In order to study bone diseases further, researchers developed a material that mimics its structure with high level of precision.

Image courtesy of Shutterstuck

Image courtesy of Shutterstuck

Researchers at Oregon Health & Science University have developed a material that can replicate human bone tissues and can be used to study bone diseases and injuries further.

The team noted how precise the “bone in a dish” replicated bone tissues, from its microscopic crystal structure to its biological activity.

“Essentially it is a miniaturized bone in a dish that we can produce in a matter of 72 hours or less,” Luiz Bertassoni, an assistant professor at the OHSU School of Dentistry, said.

“What is remarkable is that researchers in our field have become used to cultivating cells within a protein mixture to approximate how cells live in the body. But this is the first time anyone has been able to embed cells in minerals, which is what characterizes the bone tissue.”

The new material is highly significant in the study of bone functions, diseases, and bone regeneration. According to the researchers, it allows them to ask questions like “how bone cells attract different types of cancers; how cancer cells move into the bone; and how bone takes part in the regulation of marrow function.”

Studying Bone Diseases Through Synthetic Bone Tissues

The tissue-replicating material was created using a mix of human stem cells, and a solution filled with collagen, a protein found in the matrix of bone tissue. The mixture resulted in a gel embedded with stem cells.

Then, the researchers flooded the stem cell-filled gel with a mixture of dissolved calcium and phosphate, also known as the minerals of the bone. After that, Bertassoni and his team added the protein osteopontin that came from cow’s milk to prevent the minerals from forming crystals quickly.

The final mixture was diffused through a network of channels, whose width is about the size of a DNA strand, in the spongey collagen. Then, the dissolved minerals precipitated into organized layers of crystals.

“We can reproduce the architecture of bone down to a nanometer scale,” Bertassoni added. “Our model goes through the same biophysical process of formation that bone does.”

In the said environment, the bone cells osteoblast and osteocytes were developed without any other molecules, acting like they’re in an actual bone matrix.

Within a few days, the living cells squeezed the narrow protrusions through the spaces in their mineralized environment, allowing them to communicate and connect with adjacent cells.
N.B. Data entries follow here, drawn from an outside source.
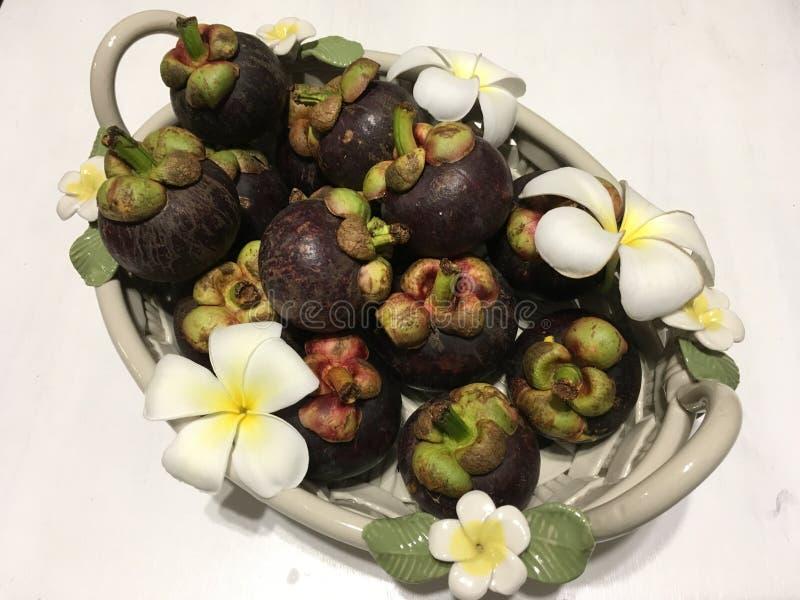 Frutti tropicali del mangostano in canestro ceramico, decorato con i fiori del frangipane fotografie stock libere da diritti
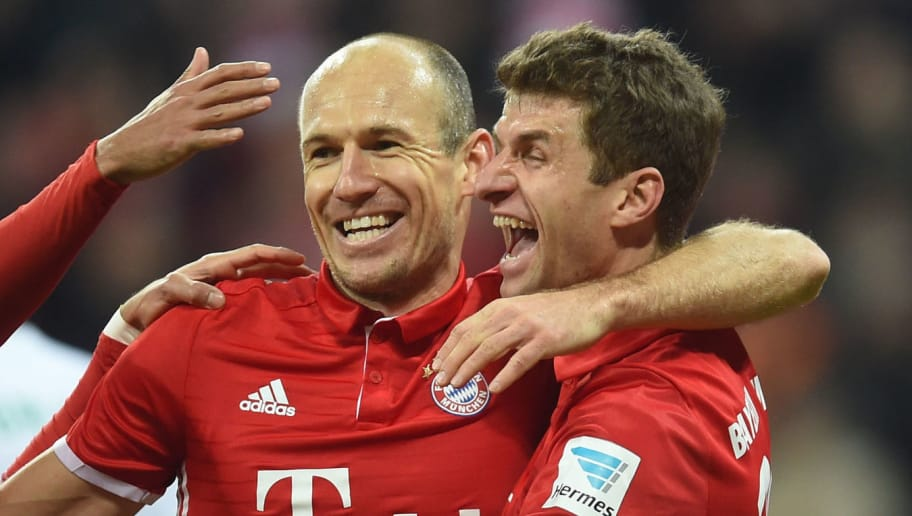 (L-R) Bayern Munich's Spanish midfielder Thiago Alcantara, Bayern Munich's Dutch midfielder Arjen Robben and Bayern Munich's striker Thomas Mueller celebrate after the fourth goal for Munich during the German first division Bundesliga football match between FC Bayern Munich and Wolfsburg in Munich, southern Germany, on December 10, 2016.  / AFP / CHRISTOF STACHE / RESTRICTIONS: DURING MATCH TIME: DFL RULES TO LIMIT THE ONLINE USAGE TO 15 PICTURES PER MATCH AND FORBID IMAGE SEQUENCES TO SIMULATE VIDEO. == RESTRICTED TO EDITORIAL USE == FOR FURTHER QUERIES PLEASE CONTACT DFL DIRECTLY AT + 49 69 650050         (Photo credit should read CHRISTOF STACHE/AFP/Getty Images)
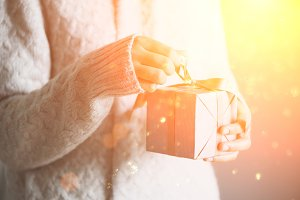 Female hands holding gift box. Copy space. Christmas, hew year, birthday concept. Festive background with bokeh and sunlight. Magic fairy tale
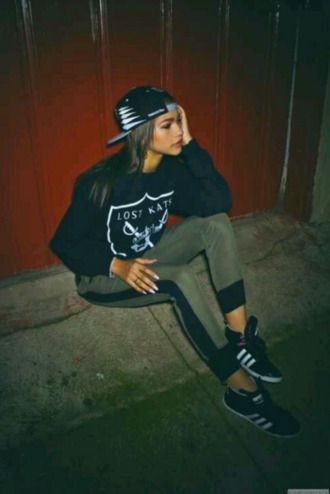 shoes black sneakers grey sweatpants hat zendaya adidas sneakers fashion black sweater snapback sweater joggers leggings cap trouser trainers adidas wings olive green shirt bag swag black pants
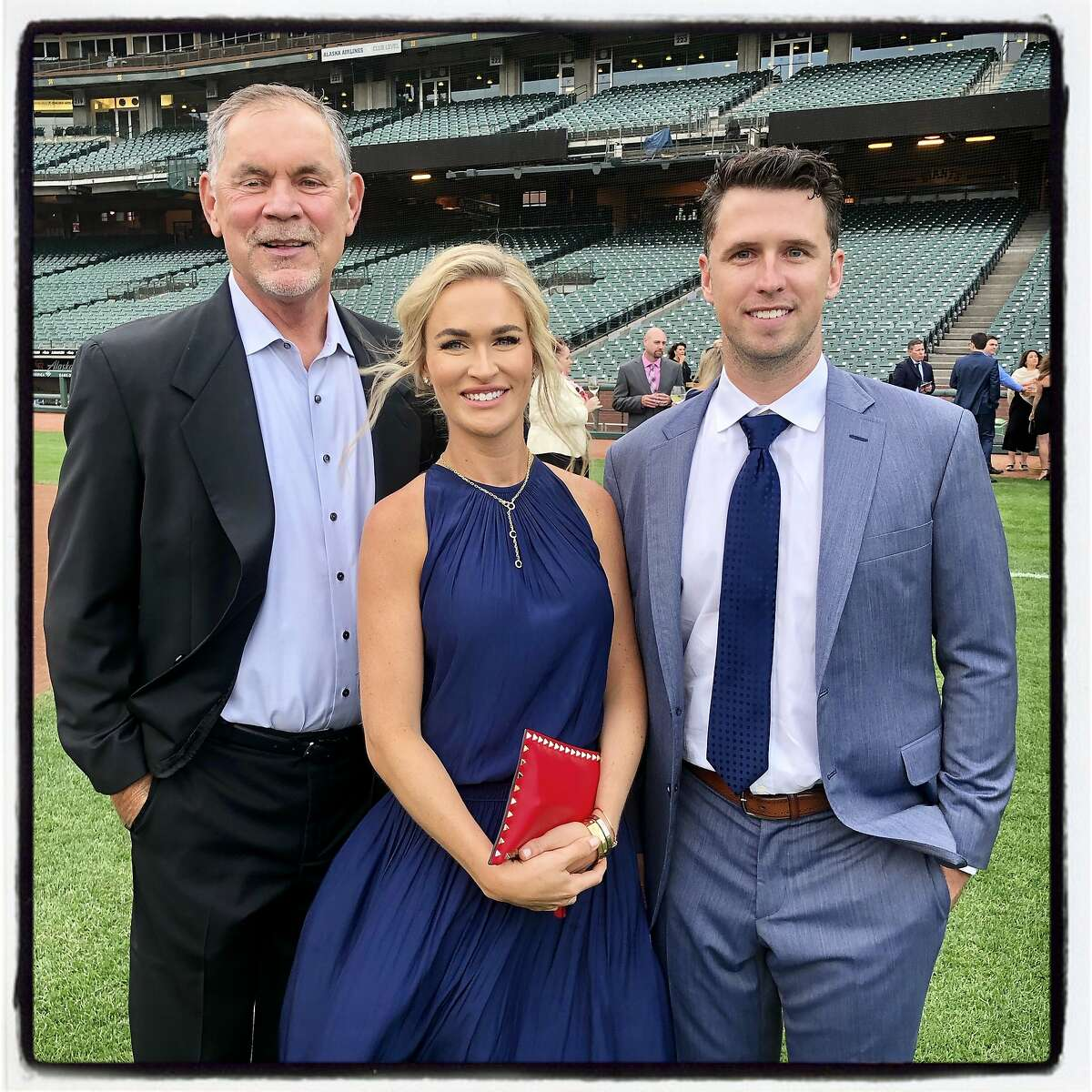 SF Giants Manager Bruce Bochy (left) at Oracle Ballpark with Kristen and Buster Posey for the couple's BP28 Gala. August 28, 2019.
The team tested their lab-made material on laboratory mice, implanting it beneath the rodents’ skin. The lab-grown blood vessels had connected to the vasculature of the rodents’ bodies after a few days.

When the mice were injected with prostate cancer cells, the researchers observed that tumor growth had increased three times more in the mice with mineralized bones than those with natural bones.

Bertassoni and his team are now working on a version of the material that contains marrow cells within the surroundings of artificial bone for studying the beginning and development of blood cancers.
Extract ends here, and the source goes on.